We are living in a world of divisiveness that can be depleting or energizing depending on upon who your brain decides is part of “your group.” Do the words “who your brain decides” seem odd to you? The fact is that our brains shape who is “in” and who is “out” way before our conscious minds think it through. Robert Sapolsky, writing in Foreign Affairs Journal puts it this way: “Our brains distinguish between in-group members and outsiders in a fraction of a second…the biases are automatic and unconscious. Sapolsky gives some reassurance when he says that in practice, humans can second-guess and tame their aggressive tendencies toward the Other….so that today’s “them” can be tomorrow’s “us.” Yet, as Sapolsky emphasizes, “doing so is usually a secondary, corrective step.

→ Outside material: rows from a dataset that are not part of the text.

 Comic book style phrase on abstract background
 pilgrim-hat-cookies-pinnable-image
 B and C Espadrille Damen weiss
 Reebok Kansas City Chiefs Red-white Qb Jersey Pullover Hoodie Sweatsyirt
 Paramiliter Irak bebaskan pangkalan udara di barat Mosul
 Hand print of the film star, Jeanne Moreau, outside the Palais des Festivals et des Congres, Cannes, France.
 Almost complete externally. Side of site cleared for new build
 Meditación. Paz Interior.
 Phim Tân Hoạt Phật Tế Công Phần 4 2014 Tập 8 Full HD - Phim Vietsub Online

Recently, TGW was asked to help develop a peace-building project in the Balkans. Years of war, struggle for independence, and economic crises have taken a toll on the people. Interventions at the systems level have had some positive but mixed results. The request to TGW is to develop an intervention for “ordinary people” that will help strengthen peace and cooperation from the bottom up. A paper that I co-authored with Rok Zupancic, at the University of Ljubljana in Slovenia, has recently been published as a Sage Advance pre-print. It describes the role of SRM’s somatic approach in peace-building.

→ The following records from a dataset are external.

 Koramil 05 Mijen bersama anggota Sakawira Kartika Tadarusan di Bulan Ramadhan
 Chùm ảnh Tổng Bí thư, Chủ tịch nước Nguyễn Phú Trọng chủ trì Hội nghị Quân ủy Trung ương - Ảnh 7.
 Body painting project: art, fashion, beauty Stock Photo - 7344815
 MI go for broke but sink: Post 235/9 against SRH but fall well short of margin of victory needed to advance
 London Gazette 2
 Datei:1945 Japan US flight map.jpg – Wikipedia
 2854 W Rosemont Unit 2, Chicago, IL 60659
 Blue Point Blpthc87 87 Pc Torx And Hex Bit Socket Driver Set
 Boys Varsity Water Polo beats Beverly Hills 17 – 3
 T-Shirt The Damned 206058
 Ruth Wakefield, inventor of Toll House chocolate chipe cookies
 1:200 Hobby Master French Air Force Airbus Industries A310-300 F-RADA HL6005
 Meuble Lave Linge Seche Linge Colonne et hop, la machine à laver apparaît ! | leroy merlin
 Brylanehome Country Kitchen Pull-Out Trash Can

In TGW’s work, our projects usually involve individuals and groups who have gotten in trouble because of reactivity of one kind or another and can benefit from that secondary, corrective process that Sapolosky highlights. Whether it is in Rwanda where ethnic groups were manipulated to mistrust and even hate each other, or in a camp for internally displaced people in Nepal after an earthquake where some believed they weren’t getting their fair share of water, or in an under-resourced neighborhood in New York City where one gang of youth seeks vengeance against another for perceived disrespect, the end result can be estrangement and, ultimately, violence.

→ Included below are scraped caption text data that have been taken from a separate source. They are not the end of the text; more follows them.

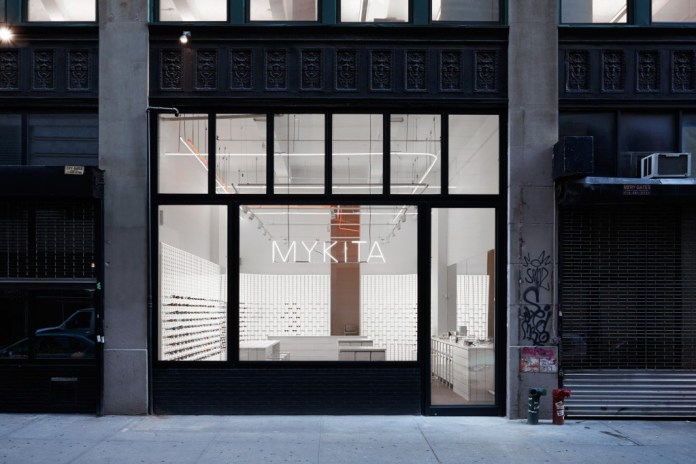Check Out MYKITA's New NYC Boutique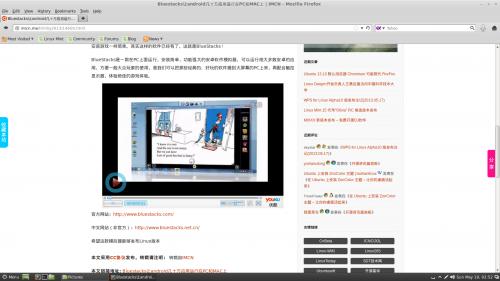 imcn-me-Linuxmint15-flashplayer
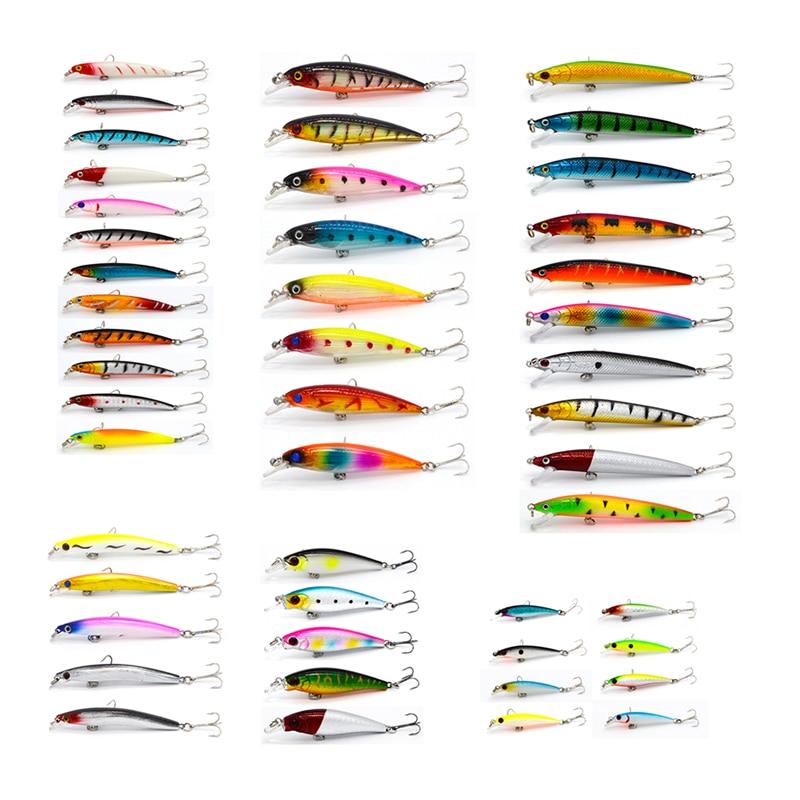 Hot 48pcs/lot fishing lure Set Mixed 6 models fishing tackle 43 color Minnow lure Crank Lures Mix fishing bait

Although Saplosky’s description of our “tribalism” as a quality that is wired into our brains is in many ways discouraging, his reminder that we can take “corrective steps” to over-ride these wired-in impulses offers hope. How can we engage in these “corrective steps?” What will help build pro-social, collaborative relationships in which people are motivated to work across differences and that support constructive ways of advocating for needed changes and resources as well as building safe and healthy communities?

Our Social Resilience Model skills are one way that a process of attention is used to track and then intervene in the state of the brain-body system. SRM equips “ordinary people” with skills for their own self-care and care of others. The capacity for self-regulation builds dignity and hope. It can also shape a corrective process in which “Other” becomes more familiar…then we can appreciate our uniqueness and also recognize what we have in common.